Par Prosper Buhuru
L'Observatoire congolais contre la torture (OCT) a exprimé, ce vendredi 17 juillet 2026, sa vive préoccupation face à ce qu'il présente comme de graves violations des droits humains commises dans le cadre des opérations d'assainissement menées par le Service national dans la ville de Kinshasa.
Dans un communiqué d'alerte, cette organisation spécialisée dans la prévention et la lutte contre la torture affirme avoir documenté, depuis le lancement de ces opérations le 15 juillet, plusieurs allégations faisant état d'un recours excessif à la force. L'OCT évoque notamment des passages à tabac, des violences physiques et psychologiques, des humiliations publiques, des traitements cruels, inhumains ou dégradants ainsi que des arrestations arbitraires visant des commerçants, des vendeurs ambulants, des conducteurs de motos et d'autres citoyens exerçant leurs activités dans les espaces publics.

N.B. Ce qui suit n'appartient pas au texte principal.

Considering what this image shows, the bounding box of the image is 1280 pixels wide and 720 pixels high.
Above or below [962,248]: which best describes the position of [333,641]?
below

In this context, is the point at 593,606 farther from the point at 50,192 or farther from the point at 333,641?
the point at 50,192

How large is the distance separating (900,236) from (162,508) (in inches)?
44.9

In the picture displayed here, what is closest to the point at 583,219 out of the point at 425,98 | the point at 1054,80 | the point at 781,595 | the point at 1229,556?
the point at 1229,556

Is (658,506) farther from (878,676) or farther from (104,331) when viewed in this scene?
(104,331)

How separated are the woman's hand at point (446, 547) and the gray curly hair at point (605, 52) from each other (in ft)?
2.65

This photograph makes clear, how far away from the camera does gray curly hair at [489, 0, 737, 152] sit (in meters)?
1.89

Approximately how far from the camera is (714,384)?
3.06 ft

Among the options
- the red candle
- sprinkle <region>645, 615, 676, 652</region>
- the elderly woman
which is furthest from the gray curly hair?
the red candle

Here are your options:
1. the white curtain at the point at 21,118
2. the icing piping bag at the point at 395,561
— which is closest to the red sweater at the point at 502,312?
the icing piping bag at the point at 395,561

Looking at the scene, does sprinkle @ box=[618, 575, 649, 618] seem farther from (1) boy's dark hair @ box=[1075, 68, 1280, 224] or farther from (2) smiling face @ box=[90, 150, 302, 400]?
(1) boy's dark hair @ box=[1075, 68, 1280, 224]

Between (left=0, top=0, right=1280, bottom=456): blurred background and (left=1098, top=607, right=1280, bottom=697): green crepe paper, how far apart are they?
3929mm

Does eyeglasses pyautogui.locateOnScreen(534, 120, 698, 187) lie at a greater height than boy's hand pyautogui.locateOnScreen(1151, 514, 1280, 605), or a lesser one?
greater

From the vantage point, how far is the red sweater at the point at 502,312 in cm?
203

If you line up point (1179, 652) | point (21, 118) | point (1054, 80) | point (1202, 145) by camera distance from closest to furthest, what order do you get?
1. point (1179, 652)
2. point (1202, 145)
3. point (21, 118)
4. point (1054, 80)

L'organisation attire également l'attention sur la participation de jeunes issus du programme de réinsertion du Service national, anciennement associés au phénomène « Kuluna ». Si elle reconnaît la légitimité de cette politique de réinsertion, l'OCT estime que leur implication dans des opérations impliquant l'exercice de la contrainte devrait être encadrée par une formation adéquate aux droits humains, une supervision rigoureuse et des mécanismes de contrôle efficaces.
Selon l'organisation, les informations recueillies sur le terrain soulèvent des inquiétudes quant à l'efficacité des dispositifs de supervision mis en place pour prévenir d'éventuels abus. Elle estime qu'une telle situation pourrait compromettre les objectifs de réinsertion poursuivis par l'État et exposer davantage les populations civiles à des violations de leurs droits fondamentaux.
Au regard de la gravité des faits allégués, l'OCT demande l'ouverture d'enquêtes indépendantes, impartiales et transparentes afin d'établir les responsabilités éventuelles. L'organisation rappelle que l'interdiction de la torture constitue une obligation absolue consacrée par la Constitution de la République démocratique du Congo ainsi que par plusieurs instruments internationaux ratifiés par le pays, notamment la Convention des Nations unies contre la torture.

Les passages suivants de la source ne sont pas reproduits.